Text block:
★ ★ ★ ★ ★ ★ ★
Late Summer — August
Slow down
Stop all feeding by end of August. Late feeding pushes soft growth that won't harden before frost. Let plants begin their natural wind-down. Continue watering as needed.
Let rose hips develop from September — they feed birds through autumn and winter. Allow echinacea and rudbeckia seed heads to mature for birds and self-seeding.
Autumn — October–November
Prepare for winter
After first hard frost, add 2–3" mulch around rose bases and hydrangea crown. Keep mulch away from stems. Protects roots and prevents frost heave on bulbs.
Leave structure standing through winter. Hydrangea dried heads, echinacea seed heads, rose hips. Feed birds, provide overwintering habitat for beneficial insects, protect crowns beneath.
Order next year's compost in October. Schedule a March delivery while stock is available. Getting ahead of the spring rush saves money and ensures supply.
Winter — December–February
Rest + prepare
Top-dress with compost in late February — before anything starts growing. Do it every February without fail. Do not dig it in.
Prune rose in late February when forsythia blooms — the traditional NYC signal. Cut to outward-facing buds, remove dead and crossing canes, open up the center for airflow.
Leave hydrangea completely alone until late March. Cut back once you can clearly see which buds are alive — cut just above the first pair of healthy buds on each stem.
Year 3 target (2028): Do a soil test through Cornell Cooperative Extension. After two years of annual compost top-dressing, you'll have a much better baseline. This is when you calibrate pH, check for nutrient gaps, and decide whether to continue or adjust inputs.
★ ★ ★ ★ ★ ★ ★
Exercise A:
Rewrite everything in the garden schedule from "Leave structure standing" down to "protect crowns beneath.", putting "native bees" in place of "beneficial insects".
The entries that follow have no connection to the garden schedule.

Some entries:
★ ★ ★ ★ ★ ★ ★
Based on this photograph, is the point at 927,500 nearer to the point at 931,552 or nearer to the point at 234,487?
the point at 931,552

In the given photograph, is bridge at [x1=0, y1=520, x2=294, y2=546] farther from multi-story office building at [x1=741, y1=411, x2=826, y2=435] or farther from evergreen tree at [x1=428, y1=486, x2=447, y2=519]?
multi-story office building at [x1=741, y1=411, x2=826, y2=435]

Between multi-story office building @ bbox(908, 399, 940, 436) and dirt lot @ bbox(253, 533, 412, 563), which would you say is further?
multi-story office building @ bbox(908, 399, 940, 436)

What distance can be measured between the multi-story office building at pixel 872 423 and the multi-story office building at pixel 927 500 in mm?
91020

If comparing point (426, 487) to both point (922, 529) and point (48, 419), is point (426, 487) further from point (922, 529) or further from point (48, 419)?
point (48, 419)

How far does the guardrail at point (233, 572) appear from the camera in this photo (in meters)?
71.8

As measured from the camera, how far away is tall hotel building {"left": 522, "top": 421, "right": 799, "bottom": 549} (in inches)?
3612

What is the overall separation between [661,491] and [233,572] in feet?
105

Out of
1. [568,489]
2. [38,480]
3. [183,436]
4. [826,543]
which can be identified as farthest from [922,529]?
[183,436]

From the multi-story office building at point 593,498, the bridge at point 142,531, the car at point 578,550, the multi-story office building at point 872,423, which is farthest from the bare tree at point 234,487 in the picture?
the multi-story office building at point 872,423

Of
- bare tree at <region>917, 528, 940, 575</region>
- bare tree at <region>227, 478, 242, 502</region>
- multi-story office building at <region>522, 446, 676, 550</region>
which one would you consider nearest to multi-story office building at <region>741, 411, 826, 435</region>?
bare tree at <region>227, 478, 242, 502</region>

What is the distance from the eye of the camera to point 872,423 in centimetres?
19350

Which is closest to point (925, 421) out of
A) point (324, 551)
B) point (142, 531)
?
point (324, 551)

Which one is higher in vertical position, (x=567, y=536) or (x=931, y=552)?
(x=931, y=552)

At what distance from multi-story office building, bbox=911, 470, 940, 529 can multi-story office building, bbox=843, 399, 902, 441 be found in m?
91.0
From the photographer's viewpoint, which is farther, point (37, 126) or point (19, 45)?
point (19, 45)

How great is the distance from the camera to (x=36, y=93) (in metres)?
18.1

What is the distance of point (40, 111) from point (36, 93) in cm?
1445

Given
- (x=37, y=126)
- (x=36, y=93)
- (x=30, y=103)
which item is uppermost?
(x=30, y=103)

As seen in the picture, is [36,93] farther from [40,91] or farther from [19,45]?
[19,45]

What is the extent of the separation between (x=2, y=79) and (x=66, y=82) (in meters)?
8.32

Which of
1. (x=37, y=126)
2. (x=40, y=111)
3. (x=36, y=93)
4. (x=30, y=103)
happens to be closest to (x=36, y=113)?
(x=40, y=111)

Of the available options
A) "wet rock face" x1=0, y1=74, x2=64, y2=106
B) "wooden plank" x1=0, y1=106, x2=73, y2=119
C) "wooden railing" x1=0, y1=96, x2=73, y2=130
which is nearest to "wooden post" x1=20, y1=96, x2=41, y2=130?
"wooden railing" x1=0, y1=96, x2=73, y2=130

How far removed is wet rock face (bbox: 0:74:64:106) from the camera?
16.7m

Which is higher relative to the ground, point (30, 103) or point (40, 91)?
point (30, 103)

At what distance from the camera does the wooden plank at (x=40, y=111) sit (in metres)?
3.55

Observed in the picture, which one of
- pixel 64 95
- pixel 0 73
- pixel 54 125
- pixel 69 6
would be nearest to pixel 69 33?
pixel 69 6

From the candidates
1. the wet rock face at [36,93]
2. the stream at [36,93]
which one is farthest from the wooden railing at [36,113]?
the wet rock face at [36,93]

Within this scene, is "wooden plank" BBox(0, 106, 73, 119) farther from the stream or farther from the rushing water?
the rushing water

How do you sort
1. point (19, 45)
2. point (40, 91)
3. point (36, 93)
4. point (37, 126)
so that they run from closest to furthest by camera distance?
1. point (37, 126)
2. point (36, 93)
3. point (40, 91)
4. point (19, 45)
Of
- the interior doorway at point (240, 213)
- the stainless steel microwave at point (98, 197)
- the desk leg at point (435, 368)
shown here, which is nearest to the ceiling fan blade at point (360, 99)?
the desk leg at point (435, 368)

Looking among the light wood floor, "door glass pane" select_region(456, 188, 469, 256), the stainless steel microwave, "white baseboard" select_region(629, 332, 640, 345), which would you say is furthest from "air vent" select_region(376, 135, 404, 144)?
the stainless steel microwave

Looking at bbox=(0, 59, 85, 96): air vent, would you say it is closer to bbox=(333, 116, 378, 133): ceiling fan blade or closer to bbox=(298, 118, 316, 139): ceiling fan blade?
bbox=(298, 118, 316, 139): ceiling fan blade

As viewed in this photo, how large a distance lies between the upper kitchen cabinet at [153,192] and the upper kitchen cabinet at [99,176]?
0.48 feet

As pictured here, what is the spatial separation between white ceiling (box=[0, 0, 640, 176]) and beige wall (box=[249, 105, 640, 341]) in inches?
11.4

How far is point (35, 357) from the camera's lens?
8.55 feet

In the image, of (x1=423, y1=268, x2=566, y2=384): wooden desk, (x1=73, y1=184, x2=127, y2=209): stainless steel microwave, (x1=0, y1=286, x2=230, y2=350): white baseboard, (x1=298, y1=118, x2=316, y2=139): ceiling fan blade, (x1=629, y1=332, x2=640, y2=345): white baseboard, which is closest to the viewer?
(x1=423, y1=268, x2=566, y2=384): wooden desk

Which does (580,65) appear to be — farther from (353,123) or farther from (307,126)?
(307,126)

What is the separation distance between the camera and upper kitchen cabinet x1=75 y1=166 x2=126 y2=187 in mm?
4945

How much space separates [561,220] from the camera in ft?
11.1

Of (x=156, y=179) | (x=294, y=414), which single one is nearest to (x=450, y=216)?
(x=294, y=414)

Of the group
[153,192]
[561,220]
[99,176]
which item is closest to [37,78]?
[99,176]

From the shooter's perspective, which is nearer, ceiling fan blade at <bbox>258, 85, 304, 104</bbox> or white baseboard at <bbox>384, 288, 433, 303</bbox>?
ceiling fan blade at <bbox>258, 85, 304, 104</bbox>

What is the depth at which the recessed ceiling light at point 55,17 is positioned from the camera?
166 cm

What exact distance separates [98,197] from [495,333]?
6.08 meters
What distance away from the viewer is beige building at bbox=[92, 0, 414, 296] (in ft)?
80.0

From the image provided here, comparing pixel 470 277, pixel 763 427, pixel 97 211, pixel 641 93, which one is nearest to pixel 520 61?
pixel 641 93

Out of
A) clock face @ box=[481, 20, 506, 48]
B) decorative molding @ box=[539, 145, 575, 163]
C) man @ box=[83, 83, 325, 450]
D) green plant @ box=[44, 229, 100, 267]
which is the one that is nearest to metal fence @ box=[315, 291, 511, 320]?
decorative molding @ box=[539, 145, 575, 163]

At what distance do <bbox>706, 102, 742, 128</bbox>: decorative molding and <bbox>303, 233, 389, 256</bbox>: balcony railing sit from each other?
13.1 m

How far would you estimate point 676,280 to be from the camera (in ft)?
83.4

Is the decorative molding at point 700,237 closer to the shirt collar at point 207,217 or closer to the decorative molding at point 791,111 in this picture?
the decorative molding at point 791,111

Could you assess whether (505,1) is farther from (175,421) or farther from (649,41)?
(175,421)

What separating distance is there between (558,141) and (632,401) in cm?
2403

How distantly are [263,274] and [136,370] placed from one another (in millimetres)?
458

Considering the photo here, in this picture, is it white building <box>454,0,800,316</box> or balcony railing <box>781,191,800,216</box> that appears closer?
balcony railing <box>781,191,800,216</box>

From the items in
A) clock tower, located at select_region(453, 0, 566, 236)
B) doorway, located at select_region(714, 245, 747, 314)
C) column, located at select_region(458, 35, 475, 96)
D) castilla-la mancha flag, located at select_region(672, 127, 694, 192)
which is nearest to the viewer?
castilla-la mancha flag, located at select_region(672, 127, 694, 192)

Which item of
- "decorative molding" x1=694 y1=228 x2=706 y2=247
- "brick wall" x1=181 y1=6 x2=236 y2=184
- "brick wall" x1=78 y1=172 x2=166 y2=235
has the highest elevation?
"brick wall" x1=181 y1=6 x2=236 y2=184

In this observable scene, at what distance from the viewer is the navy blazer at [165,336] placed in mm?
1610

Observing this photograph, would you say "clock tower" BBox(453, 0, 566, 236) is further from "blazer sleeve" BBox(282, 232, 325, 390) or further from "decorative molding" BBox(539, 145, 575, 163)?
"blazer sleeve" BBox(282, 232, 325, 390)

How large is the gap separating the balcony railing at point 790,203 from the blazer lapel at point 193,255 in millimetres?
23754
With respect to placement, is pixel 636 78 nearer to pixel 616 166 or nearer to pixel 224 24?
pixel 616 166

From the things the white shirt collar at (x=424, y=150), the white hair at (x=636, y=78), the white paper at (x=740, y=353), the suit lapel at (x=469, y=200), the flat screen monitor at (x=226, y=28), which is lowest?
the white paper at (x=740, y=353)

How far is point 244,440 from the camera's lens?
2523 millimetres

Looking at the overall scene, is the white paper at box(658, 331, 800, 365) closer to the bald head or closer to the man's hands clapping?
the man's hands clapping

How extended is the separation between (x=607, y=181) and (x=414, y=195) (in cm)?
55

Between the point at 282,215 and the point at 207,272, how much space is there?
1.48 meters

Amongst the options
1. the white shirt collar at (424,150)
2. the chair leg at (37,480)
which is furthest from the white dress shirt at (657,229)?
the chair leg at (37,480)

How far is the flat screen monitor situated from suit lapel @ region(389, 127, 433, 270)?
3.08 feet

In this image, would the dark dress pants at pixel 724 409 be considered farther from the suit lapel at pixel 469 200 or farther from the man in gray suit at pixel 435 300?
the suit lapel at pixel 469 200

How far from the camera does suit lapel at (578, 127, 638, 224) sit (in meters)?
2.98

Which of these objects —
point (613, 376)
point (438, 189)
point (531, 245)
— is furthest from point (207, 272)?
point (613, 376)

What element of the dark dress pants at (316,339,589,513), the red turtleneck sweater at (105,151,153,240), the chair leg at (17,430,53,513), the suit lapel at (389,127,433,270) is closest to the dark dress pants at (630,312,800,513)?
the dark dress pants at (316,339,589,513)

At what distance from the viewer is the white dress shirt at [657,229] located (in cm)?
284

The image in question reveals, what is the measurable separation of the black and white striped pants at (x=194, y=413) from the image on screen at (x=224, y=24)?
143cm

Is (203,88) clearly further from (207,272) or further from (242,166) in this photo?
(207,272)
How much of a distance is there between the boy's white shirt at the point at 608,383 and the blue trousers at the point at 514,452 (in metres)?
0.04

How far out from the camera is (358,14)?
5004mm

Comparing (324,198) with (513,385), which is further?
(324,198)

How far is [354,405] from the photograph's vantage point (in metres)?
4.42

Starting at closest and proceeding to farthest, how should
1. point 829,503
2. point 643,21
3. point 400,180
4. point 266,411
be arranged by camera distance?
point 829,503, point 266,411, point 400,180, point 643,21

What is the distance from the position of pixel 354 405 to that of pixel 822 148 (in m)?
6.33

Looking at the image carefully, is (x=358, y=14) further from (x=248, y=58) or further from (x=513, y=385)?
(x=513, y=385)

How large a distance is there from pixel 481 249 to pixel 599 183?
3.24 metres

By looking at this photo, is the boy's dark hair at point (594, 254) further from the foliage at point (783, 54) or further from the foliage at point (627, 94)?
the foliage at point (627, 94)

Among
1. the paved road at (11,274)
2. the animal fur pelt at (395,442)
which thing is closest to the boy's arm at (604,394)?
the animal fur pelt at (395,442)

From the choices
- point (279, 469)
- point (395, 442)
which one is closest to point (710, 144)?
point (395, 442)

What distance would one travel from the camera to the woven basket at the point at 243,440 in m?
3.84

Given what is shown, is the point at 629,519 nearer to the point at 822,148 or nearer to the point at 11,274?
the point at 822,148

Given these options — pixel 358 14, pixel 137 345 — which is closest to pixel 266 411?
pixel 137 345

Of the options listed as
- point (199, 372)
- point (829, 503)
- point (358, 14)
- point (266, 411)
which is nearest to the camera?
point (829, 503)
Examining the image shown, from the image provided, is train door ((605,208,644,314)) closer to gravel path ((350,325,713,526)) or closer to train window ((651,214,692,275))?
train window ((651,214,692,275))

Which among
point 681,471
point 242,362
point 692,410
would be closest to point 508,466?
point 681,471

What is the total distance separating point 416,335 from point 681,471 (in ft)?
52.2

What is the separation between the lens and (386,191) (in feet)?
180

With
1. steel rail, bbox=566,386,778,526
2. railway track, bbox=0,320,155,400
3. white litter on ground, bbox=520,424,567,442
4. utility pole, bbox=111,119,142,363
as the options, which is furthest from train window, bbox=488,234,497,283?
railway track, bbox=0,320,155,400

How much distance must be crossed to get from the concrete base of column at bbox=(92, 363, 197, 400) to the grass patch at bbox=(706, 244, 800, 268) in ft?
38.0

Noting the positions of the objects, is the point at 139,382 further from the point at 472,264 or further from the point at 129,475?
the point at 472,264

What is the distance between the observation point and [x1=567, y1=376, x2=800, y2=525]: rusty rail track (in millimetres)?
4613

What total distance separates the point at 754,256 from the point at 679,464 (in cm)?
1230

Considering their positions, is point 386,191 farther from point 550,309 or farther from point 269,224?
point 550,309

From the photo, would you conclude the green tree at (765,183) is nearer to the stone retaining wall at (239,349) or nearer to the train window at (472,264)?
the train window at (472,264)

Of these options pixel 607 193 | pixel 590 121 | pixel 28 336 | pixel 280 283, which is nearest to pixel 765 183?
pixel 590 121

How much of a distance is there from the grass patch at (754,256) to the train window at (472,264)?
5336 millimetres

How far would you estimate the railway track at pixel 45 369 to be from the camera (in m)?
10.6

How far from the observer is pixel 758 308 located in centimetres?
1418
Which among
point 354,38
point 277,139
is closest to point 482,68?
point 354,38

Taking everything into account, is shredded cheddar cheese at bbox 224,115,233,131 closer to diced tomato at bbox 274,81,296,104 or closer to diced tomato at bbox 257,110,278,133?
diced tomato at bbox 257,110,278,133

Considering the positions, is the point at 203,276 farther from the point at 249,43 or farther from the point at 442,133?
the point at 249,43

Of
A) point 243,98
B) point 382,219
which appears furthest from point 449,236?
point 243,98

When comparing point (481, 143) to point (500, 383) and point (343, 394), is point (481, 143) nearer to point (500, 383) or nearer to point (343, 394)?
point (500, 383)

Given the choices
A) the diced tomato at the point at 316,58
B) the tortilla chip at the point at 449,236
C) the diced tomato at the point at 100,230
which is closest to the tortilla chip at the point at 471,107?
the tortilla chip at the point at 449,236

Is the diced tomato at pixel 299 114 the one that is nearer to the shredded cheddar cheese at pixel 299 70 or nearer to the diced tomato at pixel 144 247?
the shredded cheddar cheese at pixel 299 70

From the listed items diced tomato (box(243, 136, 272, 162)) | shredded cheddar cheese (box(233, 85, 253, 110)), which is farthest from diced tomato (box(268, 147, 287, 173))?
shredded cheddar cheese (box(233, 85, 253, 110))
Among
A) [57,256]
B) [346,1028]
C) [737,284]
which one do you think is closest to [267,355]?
★ ★ ★ ★ ★ ★ ★
Exercise B:
Give the number of lines in the entries that contain the string "kitchen", counting case as significant. Reply with the number alone.

Task result A:
Leave structure standing through winter. Hydrangea dried heads, echinacea seed heads, rose hips. Feed birds, provide overwintering habitat for native bees, protect crowns beneath.

Task result B:
2